Le tribunal de commerce de Reims, par un jugement du 13 janvier 2026, a statué sur une demande de prorogation du délai de clôture d’une liquidation judiciaire. Un liquidateur judiciaire a déposé une requête afin de prolonger ce délai, fixé initialement au 25 janvier 2026, pour une durée de douze mois. La procédure concerne une société placée en redressement judiciaire le 2 mars 2010, puis en liquidation judiciaire le 25 janvier 2011. Le mandataire ad hoc de la société débitrice, bien que convoqué, n’a pas comparu à l’audience du 8 janvier 2026. Le ministère public s’est déclaré favorable à la prorogation sollicitée. La question de droit portait sur l’application de l’article L.643-9 du code de commerce pour proroger le délai d’examen de la clôture. Le tribunal a fait droit à la demande en prorogeant ce délai jusqu’au 25 janvier 2027.
I. La nécessité de préserver les droits des créanciers justifie la prorogation.

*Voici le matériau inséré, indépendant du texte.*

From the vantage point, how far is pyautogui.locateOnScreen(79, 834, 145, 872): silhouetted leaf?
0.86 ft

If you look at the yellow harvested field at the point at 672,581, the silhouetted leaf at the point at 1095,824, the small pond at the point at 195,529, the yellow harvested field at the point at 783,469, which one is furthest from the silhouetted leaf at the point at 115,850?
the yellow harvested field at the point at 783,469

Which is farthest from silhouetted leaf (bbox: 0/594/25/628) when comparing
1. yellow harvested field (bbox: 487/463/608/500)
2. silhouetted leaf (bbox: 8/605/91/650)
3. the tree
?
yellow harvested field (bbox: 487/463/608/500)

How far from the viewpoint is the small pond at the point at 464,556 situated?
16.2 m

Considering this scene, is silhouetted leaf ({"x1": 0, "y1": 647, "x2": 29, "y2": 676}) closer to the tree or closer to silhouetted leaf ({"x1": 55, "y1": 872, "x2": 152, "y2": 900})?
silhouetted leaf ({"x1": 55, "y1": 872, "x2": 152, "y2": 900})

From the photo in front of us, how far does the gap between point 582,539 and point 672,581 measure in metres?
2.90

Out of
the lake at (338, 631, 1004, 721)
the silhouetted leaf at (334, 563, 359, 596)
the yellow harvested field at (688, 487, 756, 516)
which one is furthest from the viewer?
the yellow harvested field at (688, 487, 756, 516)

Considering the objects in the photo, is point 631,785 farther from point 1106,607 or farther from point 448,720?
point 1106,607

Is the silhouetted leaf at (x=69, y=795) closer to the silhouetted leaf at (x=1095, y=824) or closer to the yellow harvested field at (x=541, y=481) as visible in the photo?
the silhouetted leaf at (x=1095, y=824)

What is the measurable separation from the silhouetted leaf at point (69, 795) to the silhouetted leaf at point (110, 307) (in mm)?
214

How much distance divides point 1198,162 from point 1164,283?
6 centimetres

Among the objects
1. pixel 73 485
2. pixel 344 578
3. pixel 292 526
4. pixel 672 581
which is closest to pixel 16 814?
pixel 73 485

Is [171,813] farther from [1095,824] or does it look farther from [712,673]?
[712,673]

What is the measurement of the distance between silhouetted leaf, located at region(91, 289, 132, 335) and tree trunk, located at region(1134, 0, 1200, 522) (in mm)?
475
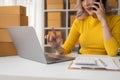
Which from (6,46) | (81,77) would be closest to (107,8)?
(6,46)

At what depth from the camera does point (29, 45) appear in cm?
97

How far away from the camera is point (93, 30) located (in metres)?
1.62

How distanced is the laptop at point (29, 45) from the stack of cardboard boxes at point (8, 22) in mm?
114

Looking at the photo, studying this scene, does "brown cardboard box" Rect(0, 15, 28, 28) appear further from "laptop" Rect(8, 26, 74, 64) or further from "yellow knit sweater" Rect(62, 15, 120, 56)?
"yellow knit sweater" Rect(62, 15, 120, 56)

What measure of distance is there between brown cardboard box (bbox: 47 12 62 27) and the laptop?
1.95 m

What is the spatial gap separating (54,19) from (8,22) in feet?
6.06

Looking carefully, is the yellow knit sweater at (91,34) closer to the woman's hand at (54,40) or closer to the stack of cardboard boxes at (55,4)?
the woman's hand at (54,40)

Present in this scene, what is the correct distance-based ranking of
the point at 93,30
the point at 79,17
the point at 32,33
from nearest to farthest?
1. the point at 32,33
2. the point at 93,30
3. the point at 79,17

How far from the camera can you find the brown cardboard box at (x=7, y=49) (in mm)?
1187

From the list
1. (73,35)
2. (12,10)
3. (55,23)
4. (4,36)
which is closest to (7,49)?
(4,36)

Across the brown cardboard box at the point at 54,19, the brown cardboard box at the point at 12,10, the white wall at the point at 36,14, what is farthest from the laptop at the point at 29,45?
the white wall at the point at 36,14

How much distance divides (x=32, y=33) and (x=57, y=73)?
25 centimetres

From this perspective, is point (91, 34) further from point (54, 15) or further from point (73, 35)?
point (54, 15)

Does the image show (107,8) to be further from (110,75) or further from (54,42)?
(110,75)
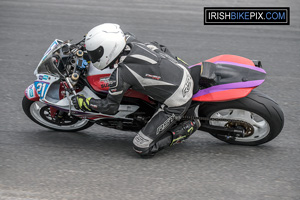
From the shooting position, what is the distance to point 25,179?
4.39 m

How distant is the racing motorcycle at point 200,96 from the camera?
15.3 feet

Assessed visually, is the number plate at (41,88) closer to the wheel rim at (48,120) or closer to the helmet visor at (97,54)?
the wheel rim at (48,120)

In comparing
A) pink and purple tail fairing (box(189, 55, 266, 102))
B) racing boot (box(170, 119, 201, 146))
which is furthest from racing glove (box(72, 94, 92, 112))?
pink and purple tail fairing (box(189, 55, 266, 102))

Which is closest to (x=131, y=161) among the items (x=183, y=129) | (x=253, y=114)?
(x=183, y=129)

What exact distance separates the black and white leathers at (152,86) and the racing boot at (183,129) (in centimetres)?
13

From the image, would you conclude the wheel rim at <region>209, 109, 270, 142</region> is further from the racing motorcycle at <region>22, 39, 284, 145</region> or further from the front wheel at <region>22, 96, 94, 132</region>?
the front wheel at <region>22, 96, 94, 132</region>

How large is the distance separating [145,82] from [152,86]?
0.30ft

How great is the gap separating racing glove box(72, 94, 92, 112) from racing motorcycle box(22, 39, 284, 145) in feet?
0.29

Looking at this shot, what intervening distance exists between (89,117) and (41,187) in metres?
1.01

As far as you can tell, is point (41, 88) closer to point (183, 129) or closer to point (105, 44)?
point (105, 44)

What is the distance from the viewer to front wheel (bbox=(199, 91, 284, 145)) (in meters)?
4.68

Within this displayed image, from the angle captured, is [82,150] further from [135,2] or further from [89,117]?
[135,2]

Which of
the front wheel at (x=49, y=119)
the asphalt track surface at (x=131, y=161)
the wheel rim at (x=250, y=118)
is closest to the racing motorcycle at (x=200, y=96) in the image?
the wheel rim at (x=250, y=118)

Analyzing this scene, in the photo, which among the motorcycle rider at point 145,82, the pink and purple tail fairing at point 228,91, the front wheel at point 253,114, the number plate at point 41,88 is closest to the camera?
the motorcycle rider at point 145,82
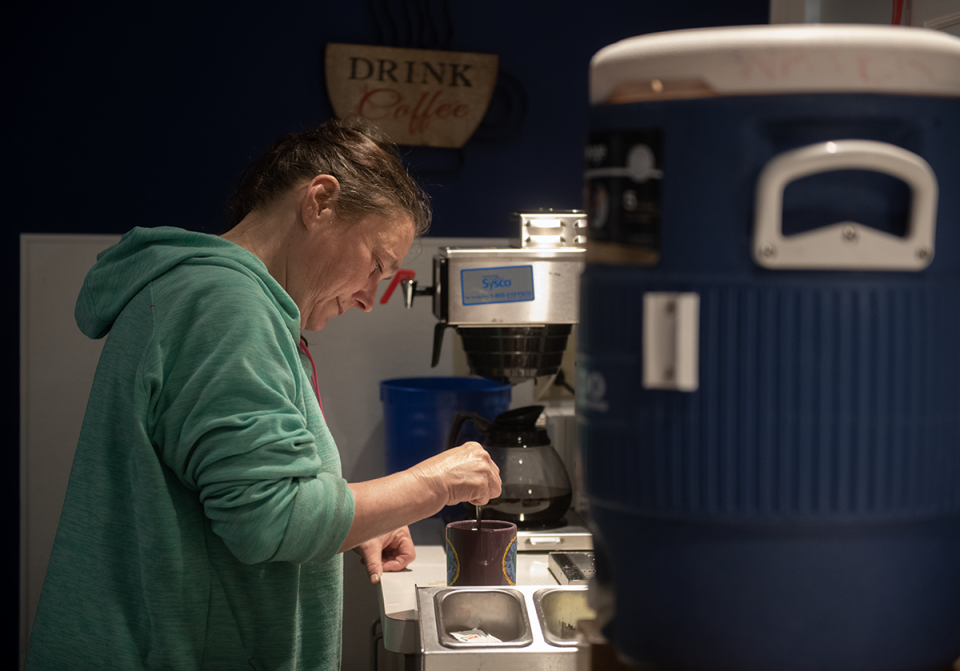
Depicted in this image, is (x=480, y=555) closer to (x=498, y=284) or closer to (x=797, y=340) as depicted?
(x=498, y=284)

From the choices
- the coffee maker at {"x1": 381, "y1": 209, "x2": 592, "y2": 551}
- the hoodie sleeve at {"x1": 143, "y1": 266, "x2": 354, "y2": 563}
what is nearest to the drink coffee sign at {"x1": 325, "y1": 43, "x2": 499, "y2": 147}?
the coffee maker at {"x1": 381, "y1": 209, "x2": 592, "y2": 551}

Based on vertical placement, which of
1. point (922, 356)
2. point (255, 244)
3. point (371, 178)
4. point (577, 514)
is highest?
point (371, 178)

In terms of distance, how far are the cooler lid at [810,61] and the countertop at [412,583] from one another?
1.17m

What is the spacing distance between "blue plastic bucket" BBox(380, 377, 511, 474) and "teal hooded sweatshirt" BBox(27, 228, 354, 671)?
105cm

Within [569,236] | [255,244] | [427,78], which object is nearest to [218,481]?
[255,244]

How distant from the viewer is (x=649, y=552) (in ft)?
2.16

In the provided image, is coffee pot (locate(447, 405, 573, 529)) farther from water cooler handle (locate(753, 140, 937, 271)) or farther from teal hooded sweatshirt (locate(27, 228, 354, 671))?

Le tribunal a relevé l’existence d’une procédure en cours justifiant le maintien de la liquidation judiciaire. Il a constaté qu’une procédure concernant la fixation des intérêts civils était pendante, avec un appel formé par un ayant droit. “Qu’une procédure est en cours concernant la fixation des intérêts civiles, appel interjeté par le fils de Feu [F] [W]” (Attendu). Cette circonstance empêchait la clôture immédiate de la procédure collective. Le juge a estimé la prorogation nécessaire pour préserver les droits éventuels des créanciers. La valeur de cette décision réside dans la protection des intérêts des parties en attente d’une issue contentieuse.
II. L’office du juge face à l’impossibilité de clôturer la procédure collective.
Le tribunal a constaté que le délai initial ne pouvait être respecté en raison des litiges en cours. Il a ordonné la prorogation sur le fondement de l’article L.643-9 du code de commerce. “Qu’il échet en conséquence de proroger au 25/01/2027 le terme du délai aux fins d’examen de la clôture de la procédure” (Attendu). Cette solution assure la continuité de la mission du liquidateur judiciaire. La portée de ce jugement est de rappeler le pouvoir du juge de prolonger une liquidation pour terminer les actions en justice. Il s’agit d’une décision d’espèce qui ne crée pas de principe nouveau mais applique la loi.